If you have to undergo in vitro fertilization (IVF), you want nothing more than for it to be successful. There are so many moving parts, medications, hopes, concerns, and even fears. There’s a saying, “take it one step at a time” and in this article, we hope to take you through the IVF implantation timeline one step at a time to help educate you, empower you and prepare you for what lies ahead. We even hope you can use some of this information to speak to your doctor about potentially taking extra steps in increasing your chances of a successful outcome!
What is IVF?
The National Infertility Association defines IVF as, “a technique where a woman’s eggs and man’s sperm are combined in a special laboratory in order to create an embryo or embryos. Depending on the diagnosis and age of the woman, an embryo or embryos are transferred to the woman’s uterus through her cervix to enhance the chances of pregnancy.” Depending on your IVF protocol, the IVF implantation timeline can range anywhere from 4 to 6 weeks for one in vitro cycle. Since it was first introduced in 1978, IVF has helped conceive approximately 8 million babies around the world.
IVF Implantation Timeline: The Basics
While every cycle is different, and every IVF implantation timeline can vary, below is a basic overview of what an IVF cycle entails:
- Fertility Consultation. Before you begin any fertility treatment, you will meet with a reproductive endocrinologist who will review your medical history, any previous treatment you’ve done (including any previous IVF cycles) and any diagnosis for you or your partner have that could impact your fertility. Depending on which clinic you go to and what is included in the consultation, some initial consultations are just a conversation while some include blood work and an ultrasound.
- IVF Preparation. This will include blood work, fertility testing (both male and female), an ultrasound, infectious testing and in some cases, regulating the woman’s menstrual cycle. Your doctor will review your health and fertility history as well as your test results and put together a personalized fertility treatment plan or IVF protocol for you.
- Fertility Medication and Monitoring. Most IVF cycles are done with injectable hormones that stimulate follicular growth, as each follicle that grows on a woman’s ovary contains an egg. The goal is to produce multiple eggs in a single cycle so that they may be retrieved and fertilized to create multiple embryos. You will be monitored during stimulation as you progress through the IVF implantation timeline. Your doctor will perform regular ultrasounds and blood work to evaluate your follicle and egg development and hormone levels. This part of the timeline is the most time consuming as it involves regular doctor visits.
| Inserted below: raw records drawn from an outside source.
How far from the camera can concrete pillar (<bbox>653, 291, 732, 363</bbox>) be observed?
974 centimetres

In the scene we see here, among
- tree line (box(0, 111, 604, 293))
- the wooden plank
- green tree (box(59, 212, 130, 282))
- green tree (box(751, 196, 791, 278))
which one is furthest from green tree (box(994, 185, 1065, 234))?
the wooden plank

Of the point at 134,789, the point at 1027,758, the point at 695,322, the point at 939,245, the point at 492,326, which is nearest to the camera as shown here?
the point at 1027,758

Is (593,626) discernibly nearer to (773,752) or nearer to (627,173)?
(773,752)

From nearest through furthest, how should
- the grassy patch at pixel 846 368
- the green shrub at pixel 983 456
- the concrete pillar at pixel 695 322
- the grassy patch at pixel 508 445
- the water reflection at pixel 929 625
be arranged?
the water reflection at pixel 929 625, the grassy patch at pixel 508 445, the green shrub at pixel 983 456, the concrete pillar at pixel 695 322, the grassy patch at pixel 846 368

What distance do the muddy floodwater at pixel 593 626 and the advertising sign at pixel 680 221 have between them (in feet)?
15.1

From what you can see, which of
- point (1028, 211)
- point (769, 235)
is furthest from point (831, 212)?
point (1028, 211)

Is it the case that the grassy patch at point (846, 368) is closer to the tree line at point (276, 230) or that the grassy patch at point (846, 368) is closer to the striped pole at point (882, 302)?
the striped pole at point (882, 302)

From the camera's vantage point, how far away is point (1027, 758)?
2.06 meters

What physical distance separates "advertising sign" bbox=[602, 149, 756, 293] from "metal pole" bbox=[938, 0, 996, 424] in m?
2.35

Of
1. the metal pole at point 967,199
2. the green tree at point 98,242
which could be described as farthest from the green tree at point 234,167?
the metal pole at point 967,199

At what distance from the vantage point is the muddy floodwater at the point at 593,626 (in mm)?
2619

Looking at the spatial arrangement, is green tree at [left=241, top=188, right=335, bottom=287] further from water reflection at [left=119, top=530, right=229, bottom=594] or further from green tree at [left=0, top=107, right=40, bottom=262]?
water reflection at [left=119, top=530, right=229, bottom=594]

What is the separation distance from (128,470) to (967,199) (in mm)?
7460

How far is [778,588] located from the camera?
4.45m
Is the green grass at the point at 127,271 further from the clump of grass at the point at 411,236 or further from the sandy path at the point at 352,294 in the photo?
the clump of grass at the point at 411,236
- The Trigger Shot, Egg Retrieval, and Fertilization. Based on your monitoring appointments, once your doctor feels your follicles have grown to a certain size indicating that the eggs are mature enough to be fertilized, he or she will advise you to take the trigger shot. They will then schedule the egg retrieval for 36 hours later. The eggs will be retrieved under light sedation and the eggs and sperm will be combined in a lab.
PGT-M and PGT-A
Also, if you and your doctor have spoken about whether Pre-implantation Genetic Testing for Monogenic Diseases (PGT-M), formerly known as PGD, and/or Pre-implantation Genetic Testing for Aneuploidy (PGT-A), formerly known as PGS, each embryo will be biopsied and a small sample from each embryo will be utilized for the genetic testing. These tests may be recommended based on your particular situation. Embryos that are tested with PGT-A and found to be chromosomally normal have a higher implantation rate and a lower chance of miscarriage, which can help improve the outcome of your IVF.
What is Implantation?
Implantation is when an embryo successfully attaches itself into the uterus, which is also known as the endometrium lining. “A window of implantation” is the span of time in which your endometrial lining is at its most optimal state to receive an embryo for implantation. An embryo needs to implant to grow and develop, which is necessary for you to sustain a successful pregnancy. According to Dr. Carlos Simon, finding the window of implantation can also be a helpful tool to improve IVF outcomes.
There is a test called Endometrial Receptivity Analysis (ERA) that can determine your personalized window of implantation. The ERA test requires an endometrial biopsy which is performed in a mock embryo transfer cycle. This sample is analyzed to determine your specific window of implantation. That way, your doctor would know the ideal time to transfer the embryo to give it the best chance of implanting in the uterus, thus giving you the best chances of achieving a pregnancy.
Your IVF Implantation Timeline: Taking it One Step at a Time
As you can see, the timeline ahead can range from a month or two to sometimes longer, but you will have a medical team, reproductive technology, and Igenomix resources to support as you throughout your IVF cycle, one step at a time.